С минуту длилось тягостное молчание.
— Но я должен прибавить еще вот что. Только я один знаю, что во мне есть. Никто не знает этого так хорошо, как я. Я знаю, что добьюсь своего. Им не удастся затереть меня. Во мне пылает то, что я хочу высказать в стихах, в беллетристике и в критических статьях. Но я не прошу вас верить в это. Я не прошу вас верить в меня или в мои произведения. Я молю вас только об одном: любите меня и верьте в любовь.

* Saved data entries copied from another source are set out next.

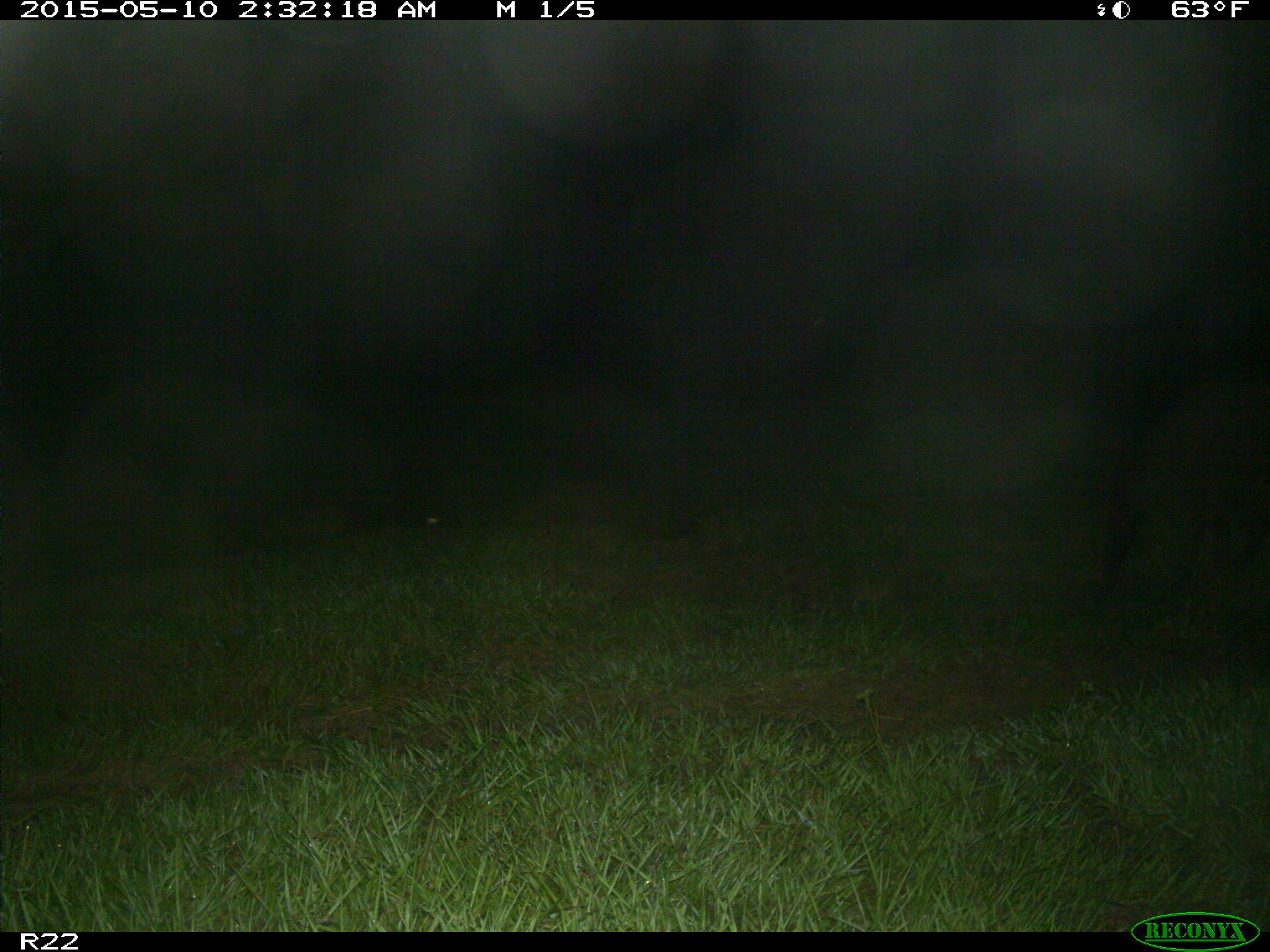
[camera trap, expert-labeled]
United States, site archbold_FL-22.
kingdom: Animalia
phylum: Chordata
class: Mammalia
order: Artiodactyla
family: Bovidae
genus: Bos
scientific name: Bos taurus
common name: domestic cow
Bos taurus (domestic cow).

Год тому назад я просил вас дать мне еще два года сроку. Один из них еще впереди. И я верю и клянусь моей честью и душой, что прежде, чем этот год пройдет, я добьюсь успеха. Помните, вы мне сказали когда-то, что я должен пройти курс учения, чтобы стать писателем. Ну, я прошел его и прошел основательно. Моей целью были вы, и я никогда не отступал. Знаете, я забыл, что значит выспаться. Миллионы лет тому назад я знал, что значит спать, сколько требует организм, и просыпаться естественным путем, выспавшись. Теперь же каждое утро меня поднимает будильник. Когда бы я ни лег, рано или поздно, я всегда ставлю его так, чтобы не проспать больше положенного времени, и это бывает моим последним сознательным актом. Когда меня начинает одолевать дремота, я заменяю серьезную книгу более легкой. А если я начинаю засыпать и над нею, то бью себя кулаками по голове, чтобы разогнать сонливость. Я читал у Киплинга о человеке, который боялся спать. Он приспособил гвоздь таким образом, что, когда начинал засыпать, железное острие вонзалось ему в тело. Вот то же самое делал и я. Я сообразовался с временем и решил, что до полуночи, до часу, до двух или до трех острие не будет убрано и не даст мне заснуть. Этот гвоздь целыми месяцами был моим верным товарищем. Я дошел до того, что пять с половиной часов сна кажутся мне роскошью. Я сплю теперь четыре часа, и мне все время хочется спать. Иногда смерть с ее покоем и сном начинает не на шутку привлекать меня. Но, конечно, это вздор. Просто результат переутомления расстроенных нервов. Но зачем я все это делаю? Ради вас. Чтобы сократить это ученичество. Чтобы заставить успех поторопиться. И мое ученичество теперь кончено. Я знаю то, что мне нужно. Клянусь вам, что за один месяц я успеваю научиться большему, чем средний студент за год. Я знаю это, говорю вам. Ах, мне так нужно, чтобы вы поняли меня! Иначе я не стал бы говорить вам этого. Это не хвастовство. Я измеряю результаты книгами. Теперь ваши братья просто невежественные варвары по сравнению со мной, с теми знаниями, которые я добыл из книг в те часы, когда они спали. Прежде, давно, я мечтал о славе. Теперь я не придаю ей значения. Я желаю только одного, чтобы вы стали моей. Только вы одна мне нужны, а не богатство, не слава… Я мечтаю о том, как положу голову на вашу грудь и буду спать долго, долго. И я верю, что мечта эта станет действительностью, прежде чем пройдет второй год.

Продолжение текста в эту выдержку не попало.